## Goal of the exercise
When you copy the entries, keep every word exactly as it is and drop the images.

## Provided information
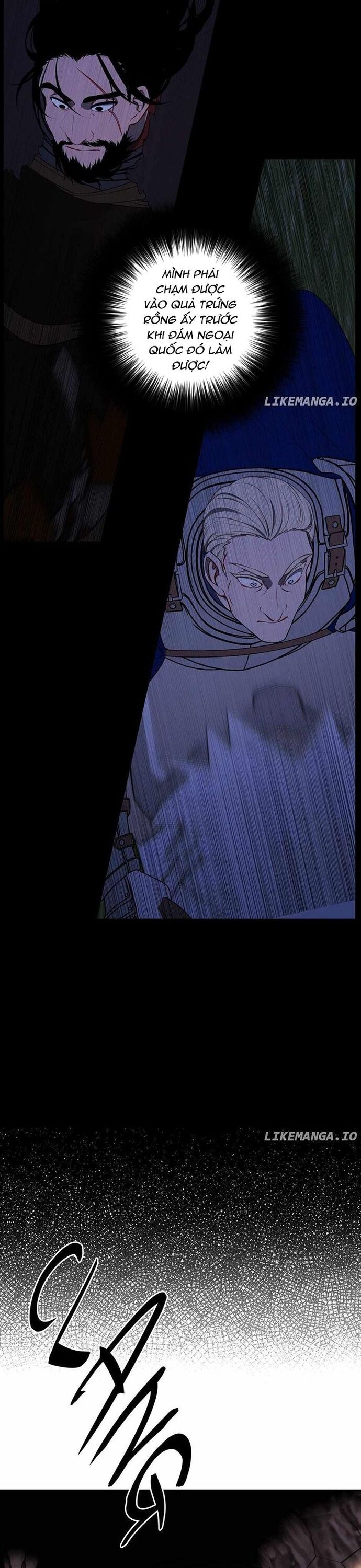 Biến Thành Phế Vật Trong Tiểu Thuyết Giả Tưởng Chapter 172 - 8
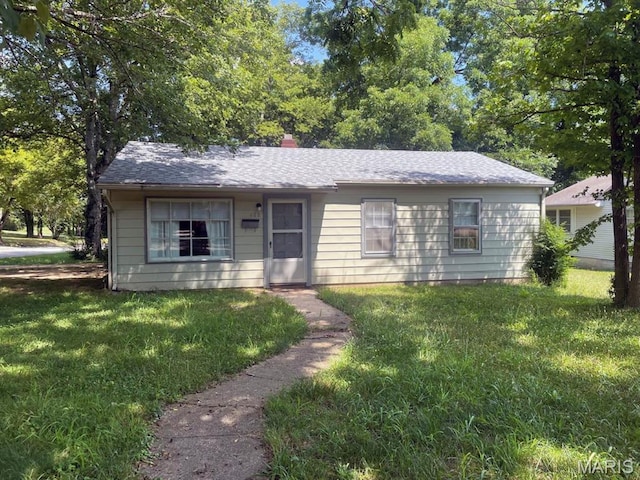408 4th St, Doniphan, MO 63935 - photo 2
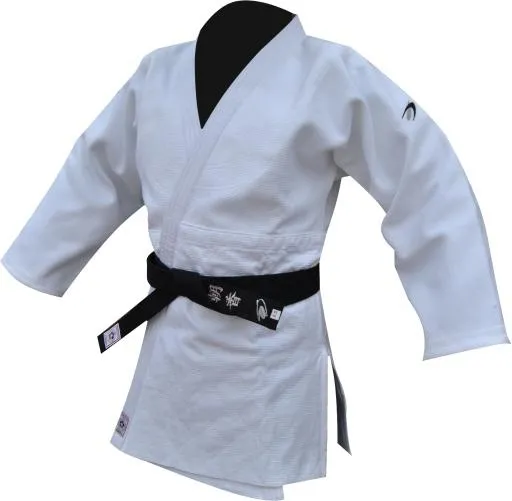 柔道术 PNG免抠(1470x1440)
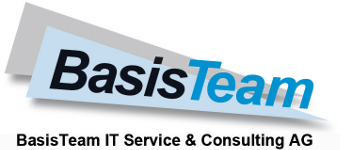 (c) Basisteam.com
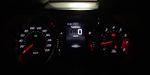 Fiat Cronos 1.3 LIKE Sedan 2024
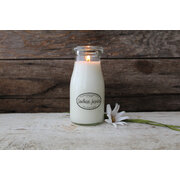MILKHOUSE CANDLE Mirisna svijeća Southern Jasmine MILKBOTTLE (227 g)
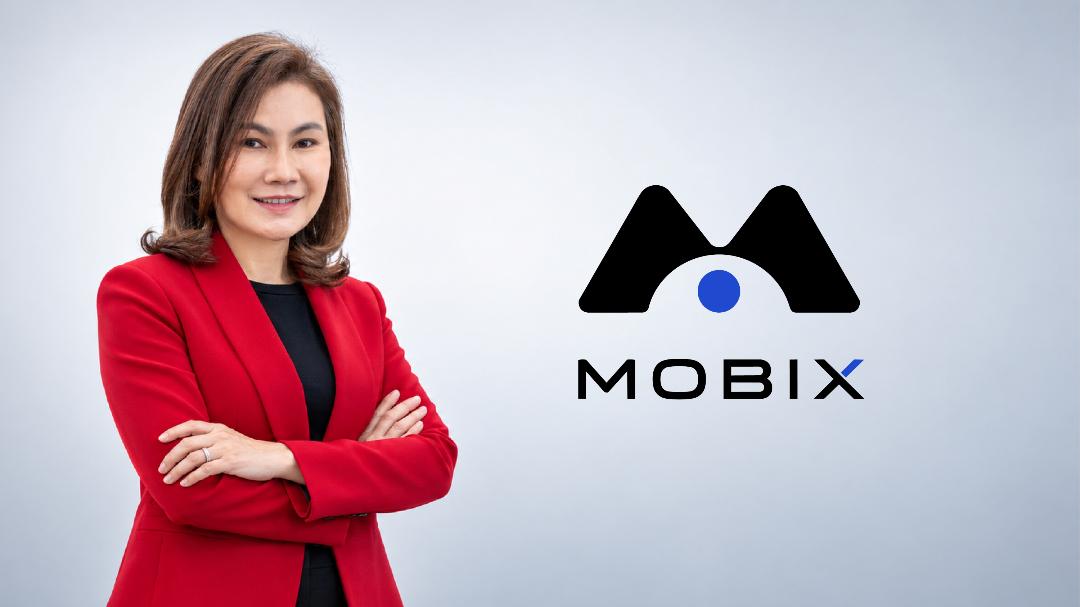 SO เปิดตัว MOBIX แพลตฟอร์มบริหารจัดการครบวงจร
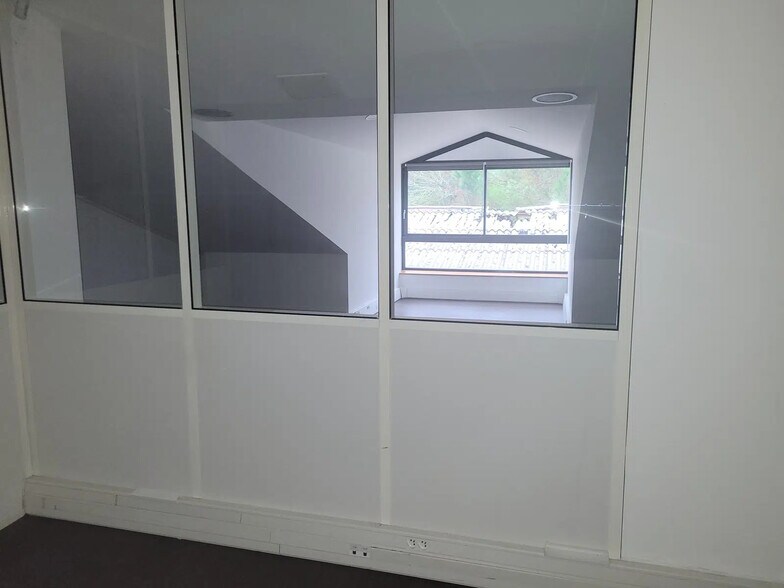 Bureau dans Saint-Paul-lès-Dax à vendre - Photo de l’immeuble – Image 2 sur 2
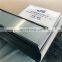 japan aisi 304 2b stainless steel plate price per sheet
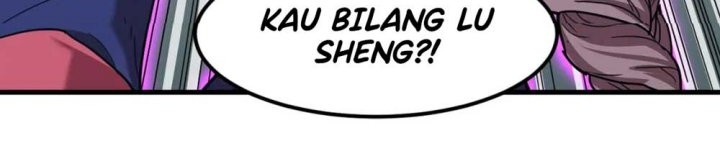 Halaman 86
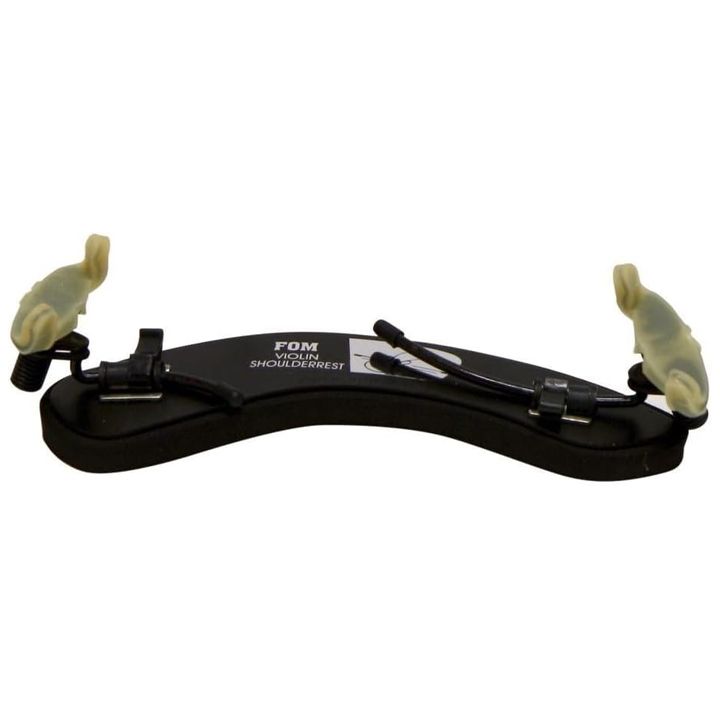 gewa-violinos-samkhre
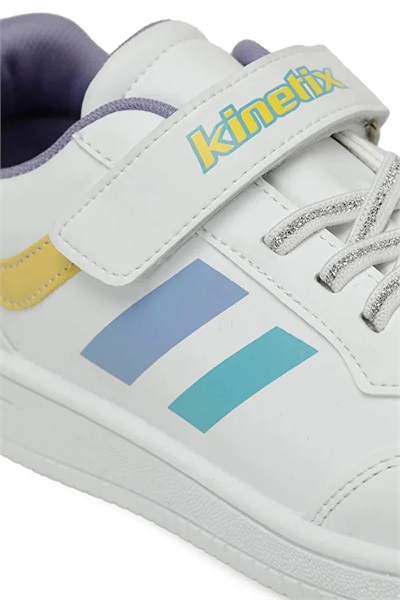 26ks94000230_s940329-6.jpg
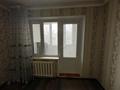3-комнатная квартира · 57 м² · 5/5 этаж, Мкр. Жансая 27 — Б.Момышулы за 16 млн ₸ в Таразе — фото 20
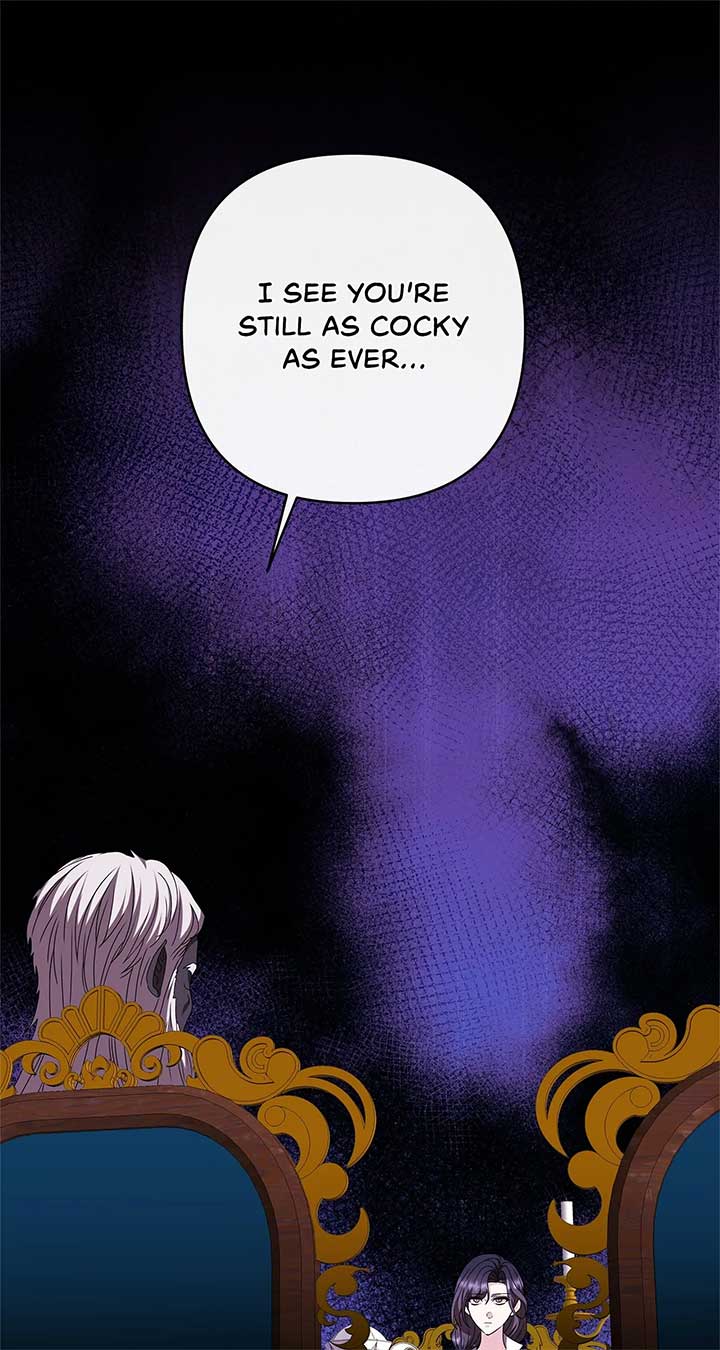 The S-Class Dungeon Owner Chapter 71 257 ch 71 1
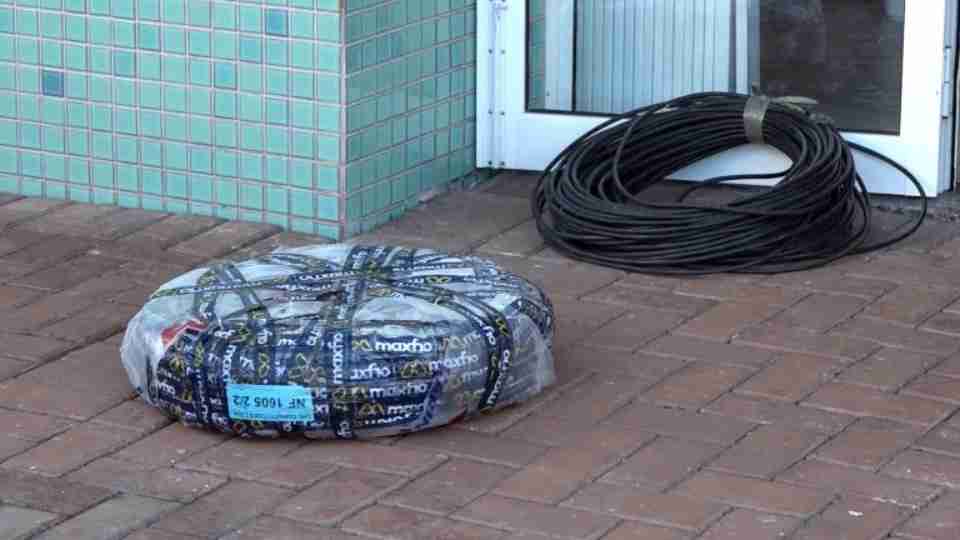 Imagem Últimas Notícias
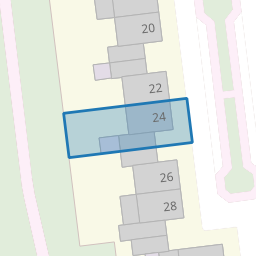 Perceel GDP00-K-1490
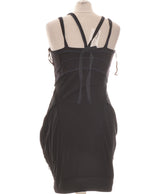 399774 Robes LMV Occasion Vêtement occasion seconde main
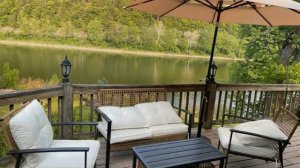 CENTURY 21 Jack Ruddy - 12 Nancy Lane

## Answer section
 Biến Thành Phế Vật Trong Tiểu Thuyết Giả Tưởng Chapter 172 - 8
408 4th St, Doniphan, MO 63935 - photo 2
 柔道术 PNG免抠(1470x1440)
 (c) Basisteam.com
 Fiat Cronos 1.3 LIKE Sedan 2024
MILKHOUSE CANDLE Mirisna svijeća Southern Jasmine MILKBOTTLE (227 g)
 SO เปิดตัว MOBIX แพลตฟอร์มบริหารจัดการครบวงจร
 Bureau dans Saint-Paul-lès-Dax à vendre - Photo de l’immeuble – Image 2 sur 2
 japan aisi 304 2b stainless steel plate price per sheet
 Halaman 86
 gewa-violinos-samkhre
 26ks94000230_s940329-6.jpg
3-комнатная квартира · 57 м² · 5/5 этаж, Мкр. Жансая 27 — Б.Момышулы за 16 млн ₸ в Таразе — фото 20
 The S-Class Dungeon Owner Chapter 71 257 ch 71 1
 Imagem Últimas Notícias
 Perceel GDP00-K-1490
 399774 Robes LMV Occasion Vêtement occasion seconde main
 CENTURY 21 Jack Ruddy - 12 Nancy Lane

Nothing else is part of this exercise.